Поначалу индюшатам удавалось вскочить на первую перекладину, а через недельку-другую самые смелые из них взлетали на пятую, а то и на шестую! Здесь они устраивались на ночь, и выше всех – гляди-ка – непременно торчала индюшка, которую впоследствии стали звать Хромушей. В то время ее, пожалуй, следовало называть Летуньей или Чемпионкой…

Когда лестницу увезли на новую стройку, индюшка не успокоилась, а стала искать, на что бы ей теперь взлететь. Больше всего манили ее три сосны, что протянули свои ветви выше избы. На одной сосне темнело удобное гнездо аистов. Аисты казались индюшке важными, но мирными и вежливыми птицами.

«Вот бы взлететь на тот золотистый извилистый сук!..» Индюшка бы нашла о чем потолковать с аистихой, похвалила бы ее тонконогих близнецов… Они такие воспитанные, не дерутся между собой – спокойные и разумные, словно взрослые. Индюшка, пожалуй, рискнула бы даже пригласить семейство аистов к себе в гости. Когда Микас накрошит в корытце травки-лапчатки, да еще перемешает с отрубями – просто объедение!

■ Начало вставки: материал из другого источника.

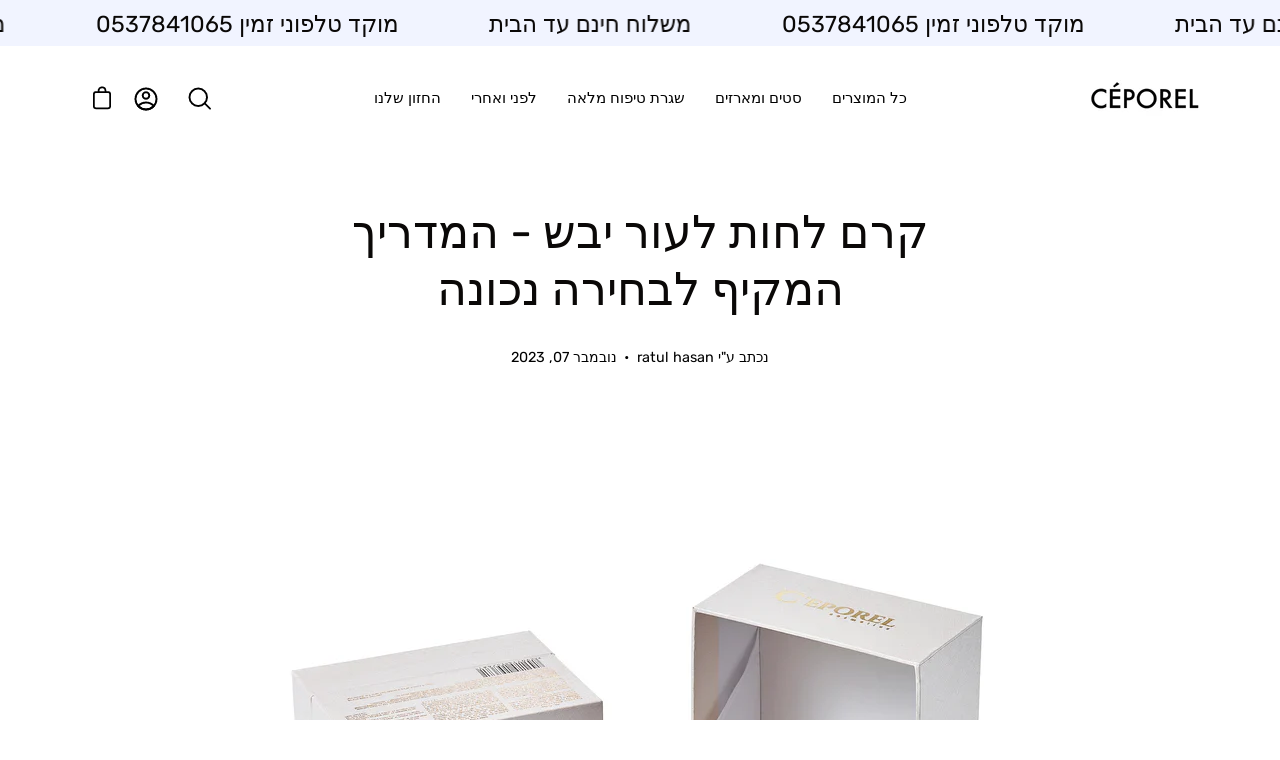

--- FILE ---
content_type: text/css
request_url: https://ceporel.co.il/cdn/shop/t/5/assets/custom.css?v=95185941370281528361674018674
body_size: 228
content:
.footer .container .seo-text-container{display:flex;flex-direction:column;align-items:center;text-align:center;width:100%;top:33%;left:0;right:0;z-index:1}.seo-text-container h3{color:#fff!important;text-align:center!important}.seo-text-container p{text-align:center!important}.seo-text-container{margin-bottom:50px!important}h3.mosaic__item__heading.h2{font-size:36px}section#Text--template--16863556043060__0e3be579-0c6b-4823-aece-c0b61b65e96e{padding-top:0}div#App--template--16863556043060__16674712337467c112{padding-bottom:0}section#Text--template--16863556043060__af89f183-ada4-4174-83f0-856a8cb27ce0{padding-top:20px}section#FeaturedVideo--template--16863556043060__dd7de878-d7d9-4a5f-8c79-0e1b32eb422d{max-width:1150px;margin:0 auto;height:400px}.product__icon__item .product__icon{width:50px;height:50px;border:1px solid #ccc;border-radius:50%;justify-content:center;align-items:center;display:flex}.product__icon__holder{width:100%;height:100%;padding:0;display:flex;justify-content:center;align-items:center}.product__icon__item .product__icon img{width:60px;height:60px;position:relative}.product__icon__item span{font-size:16px;text-transform:uppercase;line-height:20px}.footer-top{padding:50px 0}.footer-top h2{text-align:center;margin-bottom:30px}.footer-top ul{display:flex;padding:0;margin:0;justify-content:center;align-items:center;flex-wrap:wrap}.footer-top ul li{display:block;padding:20px 10px 0;width:16.666%;text-align:center;margin:0}.footer-top ul li p{margin:0;font-size:18px;font-weight:600}.mani-section-pro{display:flex;align-items:center}.left-sec-img{width:50%}.cust-sect-content{width:50%;padding:0 20px}.cust-sect-content p{margin:0 0 15px;display:block}.cust-sect-content strong{padding:0 0 0 10px;display:block;border-left:3px solid #ECD6A3}.cust-sect-content a{background-color:#ecd6a3;color:#000;padding:12px 20px;display:inline-block;margin-top:10px;min-width:90px;text-align:center}#shopify-section-header{position:inherit!important}@media screen and (max-width: 480px){.yotpo-sr-bottom-line{display:grid!important}}body.yotpo-reviews-carousel .carousel-display-wrapper .yotpo-carousel .carousel-review-body,body.yotpo-reviews-carousel .carousel-display-wrapper .yotpo-carousel .big-version .right-side{text-align:right!important}body.yotpo-reviews-carousel .carousel-display-wrapper .stars-container{display:flex!important;justify-content:right!important}.carousel-review-title{text-align:right!important}.yotpo-reviews-carousel .carousel-display-wrapper .carousel-read-more{margin-left:auto!important;text-align:right!important}.yotpo-reviews-carousel .carousel-display-wrapper .yotpo-carousel .carousel-review-author{float:right!important}.custom-contact-sec *{text-align:right!important}body#contact-us .custom-html__code .col-xs-12.col-md-6 *{text-align:right}body#contact-us .custom-html__code .col-xs-12.col-md-6 i.fas{margin:0 0 0 10px}body#contact-us h2.form__heading{text-align:right}
/*# sourceMappingURL=/cdn/shop/t/5/assets/custom.css.map?v=95185941370281528361674018674 */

Летунья упражнялась каждый день, удивляя своими подвигами всех птиц и людей на хуторе. Она уже легко перемахивала через плетень и взлетала даже на поленницу. Тут она чистила перья, осматривалась вокруг и, скажем без утайки, собиралась с духом – вниз-то всегда страшнее, чем вверх…

Аистята уже расправляли крылья, собирались на ржище искать кузнечиков, а золотистые сучья сосны все еще были недосягаемы для индюшки, хотя все остальные высоты на хуторе она одолевала с легкостью.

И вот однажды, не учтя всех возможных трудностей, она взлетела на высокий журавль колодца. Жердь закачалась, заскрипела, и индюшка чуть было не свалилась в черную разинутую пасть колодца. В испуге она крепко вцепилась когтями в гладкую жердь и решила посидеть, успокоиться и тогда уж лететь дальше… Но дул ветерок, журавль раскачивался, индюшка вздрагивала, хлопала крыльями и все не могла оттолкнуться от жерди.